Только один раз он взял Рэйчел с собой, а Андорру — в июле тридцать пятого, на праздник в честь дня рождения наследника великокняжеского престола — Кириллу исполнялось четыре года. Рэйчел так хотелось побольше узнать о Гурьеве, познакомиться с теми, кто знал его ещё в Москве, в России, что она даже не думала о ревности и не испытывала никакой неловкости. Всё было просто чудесно, — Рэйчел безоглядно влюбилась в пейзажи крошечной горной страны, и они провели восхитительную, незабываемую ночь в пастушеской хижине у открытого очага, под огромными, яркими звёздами, в такой тишине, какой невозможно представить себе, не услышав её своими ушами. Только вдвоём. Вдвоём под огромным и чёрным куполом неба.
Ревновать его можно было, пожалуй, только к Тэдди. С мальчиком он по-прежнему проводил уйму времени — и не только в занятиях. Рэйчел пришла в ужас, когда в августе того же года на поле перед домом появился сверкающий самолёт — подарок для Тэдди. А через месяц Тэдди уже был в воздухе — за штурвалом. Она понимала: иначе нельзя. Судьба этого мальчика — это судьба воина и государя, даже если он никогда не наденет настоящую корону, и глупо, немыслимо этому мешать. Она знала — конечно, знала. Но то, как Гурьев воплощал эту судьбу в реальность, всё равно приводило её в ужас, хотя Рэйчел отчётливо понимала — никто, кроме Джейка, не сможет этого сделать. Никто, никогда не сможет сделать это лучше него.

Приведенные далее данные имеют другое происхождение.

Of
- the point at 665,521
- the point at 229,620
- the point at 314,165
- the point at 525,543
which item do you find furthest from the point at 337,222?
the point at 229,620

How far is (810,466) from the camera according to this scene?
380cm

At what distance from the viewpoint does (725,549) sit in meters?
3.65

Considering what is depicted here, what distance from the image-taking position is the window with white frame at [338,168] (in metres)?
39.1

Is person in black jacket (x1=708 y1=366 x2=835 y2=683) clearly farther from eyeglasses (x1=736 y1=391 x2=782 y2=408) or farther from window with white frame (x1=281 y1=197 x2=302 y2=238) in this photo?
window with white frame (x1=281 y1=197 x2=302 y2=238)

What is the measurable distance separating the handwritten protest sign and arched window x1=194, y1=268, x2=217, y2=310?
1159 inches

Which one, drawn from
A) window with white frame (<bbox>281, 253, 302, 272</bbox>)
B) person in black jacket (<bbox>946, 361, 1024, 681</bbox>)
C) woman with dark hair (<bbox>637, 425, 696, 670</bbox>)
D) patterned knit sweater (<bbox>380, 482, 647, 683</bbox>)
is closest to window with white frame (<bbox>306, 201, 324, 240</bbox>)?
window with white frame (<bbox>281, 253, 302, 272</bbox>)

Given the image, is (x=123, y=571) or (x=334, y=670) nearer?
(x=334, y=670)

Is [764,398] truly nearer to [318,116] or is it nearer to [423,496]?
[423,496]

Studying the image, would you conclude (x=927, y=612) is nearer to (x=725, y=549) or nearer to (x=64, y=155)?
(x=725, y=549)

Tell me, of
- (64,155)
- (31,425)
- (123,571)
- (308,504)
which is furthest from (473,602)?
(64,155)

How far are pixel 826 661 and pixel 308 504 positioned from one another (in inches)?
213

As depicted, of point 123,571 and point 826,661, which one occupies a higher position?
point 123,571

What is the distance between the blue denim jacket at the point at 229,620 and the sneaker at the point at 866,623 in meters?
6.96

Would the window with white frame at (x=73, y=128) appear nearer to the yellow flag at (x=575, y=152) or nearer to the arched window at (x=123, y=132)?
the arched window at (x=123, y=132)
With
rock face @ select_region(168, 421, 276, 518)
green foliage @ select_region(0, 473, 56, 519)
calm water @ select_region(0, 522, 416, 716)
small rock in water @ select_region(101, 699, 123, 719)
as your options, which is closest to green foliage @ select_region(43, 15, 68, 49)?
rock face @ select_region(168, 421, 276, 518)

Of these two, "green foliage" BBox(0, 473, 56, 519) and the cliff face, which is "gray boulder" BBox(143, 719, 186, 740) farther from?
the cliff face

О, Господи. Джейк. Мой Боже, мой храм. Моё счастье-судьба, моя боль. Мой ласковый зверь, мой Серебряный Рыцарь.
Это было такое горькое счастье — чувствовать спокойное лучистое тепло её души рядом с собой. Знать, что это ненадолго. Понимать, что это навечно. О, Господи. Рэйчел.
Это было такое горькое счастье — любить её каждый день. Каждую ночь, — каждый раз, как последний. Растворяться в пламени её желания, чувствовать, что всё это для него, одного, отныне и навсегда, — её жар, её влага, пронизывающая ласка пальцев, обжигающая нежность губ, вся она — целиком, без остатка.
Она даже не представляла себе никогда, что мужчина может быть… таким.
Улыбалась, вспоминая, как думала о нём — и об этом — с опаской. Не могла и помыслить, что мужчина — такой мужчина, как Джейк — способен на такую невозможную нежность. Купаться в этой нежности, пропадая в ней, пить его ласки, чувствуя, как распаляется жажда. Ощущать его руки, восхитительную тяжесть сильного тела, подчиняться его ритму и включать его в свой, и терять сознание от восторга. «Ты моя тёпа-растрёпа». Она пугалась, хватаясь за зеркало, проверяя, не нарушилась ли причёска, не помялось ли платье, не появился ли где, упаси Господь, какой-нибудь непорядок. А он смеялся. О, Боже, как он смеялся. Над ней? Конечно, над ней. Как она была за это ему благодарна. Я люблю тебя, Джейк. Ты слышишь?!
Он слышал. И он был первый мужчина, с которым она не опасалась говорить о том, что чувствует. Произносить это вслух — «я люблю тебя». Потому что он не боялся — ни её любви, ни своей. Я люблю тебя. Он всегда — всегда! — говорил это только по-русски.